You’d have to be living in an underground bunker to be unaware of the riots, violence and murders perpetrated in various parts of the world over the past couple of weeks, all because of a sordid, low-grade film, ‘Innocence of Muslims’. The death toll, as I write, has reached 49. Of concern, too, is the fact that these events will play into the hands of certain Australian shock-jocks, and right-wing extremists such as Geert Wilders, currently awaiting visa approval for a visit to Australia. Moderate Muslims are well aware of this; we’ve seen a deluge of commentary, much of it highlighting the non-violent nature of the greater Muslim community, some of it focused on attempts to understand the Sydney demonstrators in particular. We’ve heard differing viewpoints, the most popular being that it’s not ‘about the film’, but more an expression of disempowered Muslim youth, lacking identity, frustrated with perceived western contempt and an undeniable element of local racism.
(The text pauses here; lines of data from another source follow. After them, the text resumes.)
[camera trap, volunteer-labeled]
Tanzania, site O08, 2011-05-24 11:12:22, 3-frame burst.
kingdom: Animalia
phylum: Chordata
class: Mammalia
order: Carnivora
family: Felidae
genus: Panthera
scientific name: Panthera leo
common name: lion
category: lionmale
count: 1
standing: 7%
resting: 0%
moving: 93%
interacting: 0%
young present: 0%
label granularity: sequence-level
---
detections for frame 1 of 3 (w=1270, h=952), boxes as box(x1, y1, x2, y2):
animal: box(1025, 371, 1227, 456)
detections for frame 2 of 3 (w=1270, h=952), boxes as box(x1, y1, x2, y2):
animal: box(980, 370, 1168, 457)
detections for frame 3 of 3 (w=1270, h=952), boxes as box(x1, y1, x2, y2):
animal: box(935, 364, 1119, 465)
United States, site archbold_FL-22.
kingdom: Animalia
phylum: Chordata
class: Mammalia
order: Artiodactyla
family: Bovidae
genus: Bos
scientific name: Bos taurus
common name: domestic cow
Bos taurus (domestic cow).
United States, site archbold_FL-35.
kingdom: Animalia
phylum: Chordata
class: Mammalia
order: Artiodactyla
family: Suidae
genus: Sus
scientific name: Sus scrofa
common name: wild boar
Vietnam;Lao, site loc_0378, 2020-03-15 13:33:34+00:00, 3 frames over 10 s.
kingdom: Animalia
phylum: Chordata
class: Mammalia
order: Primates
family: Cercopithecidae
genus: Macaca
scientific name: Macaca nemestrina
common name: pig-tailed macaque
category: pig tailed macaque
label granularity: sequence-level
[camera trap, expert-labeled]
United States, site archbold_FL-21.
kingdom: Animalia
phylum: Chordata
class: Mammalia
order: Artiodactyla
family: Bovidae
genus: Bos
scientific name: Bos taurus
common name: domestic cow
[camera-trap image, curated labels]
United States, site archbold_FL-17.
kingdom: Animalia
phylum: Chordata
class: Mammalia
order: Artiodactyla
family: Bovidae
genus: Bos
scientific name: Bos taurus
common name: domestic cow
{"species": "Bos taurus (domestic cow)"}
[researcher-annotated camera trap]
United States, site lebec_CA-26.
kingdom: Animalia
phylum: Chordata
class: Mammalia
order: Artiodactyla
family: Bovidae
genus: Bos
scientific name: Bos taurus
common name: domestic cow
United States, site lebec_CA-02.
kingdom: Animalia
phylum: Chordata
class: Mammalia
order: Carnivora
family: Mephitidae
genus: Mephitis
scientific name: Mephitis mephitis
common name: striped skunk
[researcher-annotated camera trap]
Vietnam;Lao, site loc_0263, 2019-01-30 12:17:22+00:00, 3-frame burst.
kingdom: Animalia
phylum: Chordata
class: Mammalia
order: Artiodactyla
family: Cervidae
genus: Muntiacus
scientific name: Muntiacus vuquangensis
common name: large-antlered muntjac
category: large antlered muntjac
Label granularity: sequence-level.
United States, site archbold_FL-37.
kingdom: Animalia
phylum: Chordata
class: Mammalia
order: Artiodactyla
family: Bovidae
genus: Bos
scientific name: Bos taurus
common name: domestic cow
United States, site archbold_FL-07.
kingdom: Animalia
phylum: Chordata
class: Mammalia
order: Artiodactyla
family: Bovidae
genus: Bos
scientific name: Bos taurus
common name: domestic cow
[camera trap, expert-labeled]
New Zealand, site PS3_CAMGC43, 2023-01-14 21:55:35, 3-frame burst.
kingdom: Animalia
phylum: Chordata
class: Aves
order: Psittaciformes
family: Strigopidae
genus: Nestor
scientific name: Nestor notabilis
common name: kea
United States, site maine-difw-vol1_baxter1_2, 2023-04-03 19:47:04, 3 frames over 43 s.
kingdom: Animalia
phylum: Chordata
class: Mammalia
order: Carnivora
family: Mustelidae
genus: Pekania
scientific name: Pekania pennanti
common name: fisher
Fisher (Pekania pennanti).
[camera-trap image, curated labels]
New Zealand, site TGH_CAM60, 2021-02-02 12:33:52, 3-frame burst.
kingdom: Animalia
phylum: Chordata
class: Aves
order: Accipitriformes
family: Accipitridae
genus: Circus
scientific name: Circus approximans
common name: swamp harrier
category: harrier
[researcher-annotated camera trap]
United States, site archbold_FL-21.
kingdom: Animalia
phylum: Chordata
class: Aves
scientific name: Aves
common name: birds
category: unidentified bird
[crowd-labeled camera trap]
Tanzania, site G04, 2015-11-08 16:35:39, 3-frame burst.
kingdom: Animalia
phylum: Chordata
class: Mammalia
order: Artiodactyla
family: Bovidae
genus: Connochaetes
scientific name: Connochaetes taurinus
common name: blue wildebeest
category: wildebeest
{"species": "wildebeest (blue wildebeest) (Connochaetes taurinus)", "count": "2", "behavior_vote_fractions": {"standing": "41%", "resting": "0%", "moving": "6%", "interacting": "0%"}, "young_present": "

Apart from the patronising tone some of these analyses, they do not quite add up. If western contempt were the main problem, we would be witnessing demonstrations against continuing Israeli incursions into Palestinian lands, we’d find Muslims marching in the streets against questionable US foreign policy, we’d hear much greater condemnation every time Sunnis murder scores of Shiites, or Shiites murder Sunnis, acts which now occur with such depressing regularity that they struggle for the status of ‘newsworthy’. Where are the public protests over the deaths of tens of thousands of Syrian men, women and children, victims of sectarian violence at the hands of their own government? Where are the wide-scale demonstrations when shocking images like those that came out of Abu Ghraib are splashed across newspapers worldwide?
Instead, such outrage is reserved for a novel, a set of cartoons, or for a puerile and amateurish video ridiculing a religious military leader who died in the late seventh century.
Add to that the nature of many of the placards, and we should conclude that the protests were, to at least some degree, a result of religious offence, and that it was, indeed, ‘about the film’.